# Best fertilizer method for nano/small/medium/large tanks



## fishstein (Dec 12, 2005)

I was wondering - of the common fert methods - EI, PPS Pro, PPS Classic, etc., which method tends to work best for a given size tank and given light level? I've read comments that seem to show certain methods do better for certain size tanks.

What's best for a low, medium and high light nano tank? Small tanks? Medium and large tanks? 

I've only recently kept a 75 gal C02-fed medium light tank and a 29 gallon low light Seachem Excel-fed tank. Used EI with good results and just switched to PPS Pro.


----------



## Brilliant (Jun 25, 2006)

Well I have all of the above heres what I do in tanks without rich substrate.

Take three weeks of posted EI fertilizers per Wö£fëñxXx and mix with 1000ml of distilled water. 

For low light tank add squirt with water change or once a week. For high light tank auto dose small amount daily.

For trace nutrients I use Tropica Master Grow. If the plants look yellow I increase dosage.

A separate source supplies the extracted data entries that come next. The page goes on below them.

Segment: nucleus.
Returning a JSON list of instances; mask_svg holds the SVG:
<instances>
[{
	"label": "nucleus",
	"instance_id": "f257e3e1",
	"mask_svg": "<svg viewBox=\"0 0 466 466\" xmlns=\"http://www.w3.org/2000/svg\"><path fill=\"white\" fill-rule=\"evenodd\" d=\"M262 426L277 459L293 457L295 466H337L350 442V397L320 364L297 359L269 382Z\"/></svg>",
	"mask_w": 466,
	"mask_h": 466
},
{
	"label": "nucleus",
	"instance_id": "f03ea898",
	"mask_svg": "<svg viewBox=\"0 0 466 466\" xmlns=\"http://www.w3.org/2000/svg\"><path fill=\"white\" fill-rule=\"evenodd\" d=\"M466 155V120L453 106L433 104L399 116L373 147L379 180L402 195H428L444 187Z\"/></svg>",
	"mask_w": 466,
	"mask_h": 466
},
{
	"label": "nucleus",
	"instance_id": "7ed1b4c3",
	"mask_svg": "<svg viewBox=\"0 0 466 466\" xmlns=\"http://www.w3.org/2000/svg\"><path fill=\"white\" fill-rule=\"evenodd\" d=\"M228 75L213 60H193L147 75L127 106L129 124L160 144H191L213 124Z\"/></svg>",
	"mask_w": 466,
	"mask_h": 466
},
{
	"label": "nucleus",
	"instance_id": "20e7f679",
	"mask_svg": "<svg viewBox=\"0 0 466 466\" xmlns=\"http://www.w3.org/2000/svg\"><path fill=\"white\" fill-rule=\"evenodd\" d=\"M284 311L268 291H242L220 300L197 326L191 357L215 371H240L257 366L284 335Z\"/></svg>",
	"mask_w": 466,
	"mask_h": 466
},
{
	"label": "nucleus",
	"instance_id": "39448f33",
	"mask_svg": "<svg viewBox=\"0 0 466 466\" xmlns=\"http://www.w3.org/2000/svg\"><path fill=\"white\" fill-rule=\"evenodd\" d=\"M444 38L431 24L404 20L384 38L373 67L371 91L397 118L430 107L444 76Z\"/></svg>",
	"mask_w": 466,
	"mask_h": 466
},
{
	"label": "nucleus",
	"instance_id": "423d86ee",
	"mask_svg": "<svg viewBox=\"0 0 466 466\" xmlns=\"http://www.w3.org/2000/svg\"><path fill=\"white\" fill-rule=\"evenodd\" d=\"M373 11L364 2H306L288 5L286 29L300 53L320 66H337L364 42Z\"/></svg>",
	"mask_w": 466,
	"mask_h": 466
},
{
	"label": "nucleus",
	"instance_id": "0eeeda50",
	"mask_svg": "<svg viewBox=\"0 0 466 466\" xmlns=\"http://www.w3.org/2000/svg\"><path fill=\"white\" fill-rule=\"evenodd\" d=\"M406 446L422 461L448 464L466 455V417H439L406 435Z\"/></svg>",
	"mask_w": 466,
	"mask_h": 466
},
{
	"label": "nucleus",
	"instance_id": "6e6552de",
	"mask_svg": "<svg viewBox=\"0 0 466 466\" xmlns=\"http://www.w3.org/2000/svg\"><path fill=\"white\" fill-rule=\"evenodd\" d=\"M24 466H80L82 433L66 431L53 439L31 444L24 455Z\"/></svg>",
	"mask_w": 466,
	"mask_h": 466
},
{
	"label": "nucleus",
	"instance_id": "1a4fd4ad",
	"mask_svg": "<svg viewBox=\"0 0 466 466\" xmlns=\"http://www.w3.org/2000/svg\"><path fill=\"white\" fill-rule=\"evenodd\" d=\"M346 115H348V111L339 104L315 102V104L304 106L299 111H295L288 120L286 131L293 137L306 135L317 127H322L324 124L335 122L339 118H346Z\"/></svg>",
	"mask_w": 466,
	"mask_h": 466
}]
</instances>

Use your eyes and dose accordingly. No spreadsheets, no scales and most important no nonsense.


----------



## hoppycalif (Apr 7, 2005)

The best method is the one you are happiest with. People grow plants very well with all of the methods.


----------



## fishstein (Dec 12, 2005)

Hi Hoppy,

No doubt - I only mean to ask if, all other things being equal, if a certain method seems to be better for very small versus very large tanks. People seem to report very different experiences with nano tanks versus larger tanks, so I was wondering if there's a fert method that seems to work better for each case.


----------



## hoppycalif (Apr 7, 2005)

Tom Barr keeps telling us that "it isn't the method that fails, but the person trying to follow the method". He was talking about EI, PPS Pro, Pfertz, and any other method widely used.

If you accept that, any method that uses dry fertilizers to dose will work far better on larger tanks, just because the doses get awfully tiny for small tanks and hard to measure at all accurately.


----------



## Edward (May 25, 2004)

fishstein said:


> What's best for a low, medium and high light nano tank? Small tanks? Medium and large tanks?


 Well, put it this way. What fertilizing method is the most accurate one? Undeniably PPS-Pro. At the fixed rate of 10 ml per 10 gallon or per 40 liters it makes it the simplest routine, the cheapest and no testing necessary. How small dose can we do accurately? One drop a day is to fertilize precisely half a gallon or 2 liter nano aquarium and you can be confident that the plants are getting all they need without over dosing. No fiddling.


----------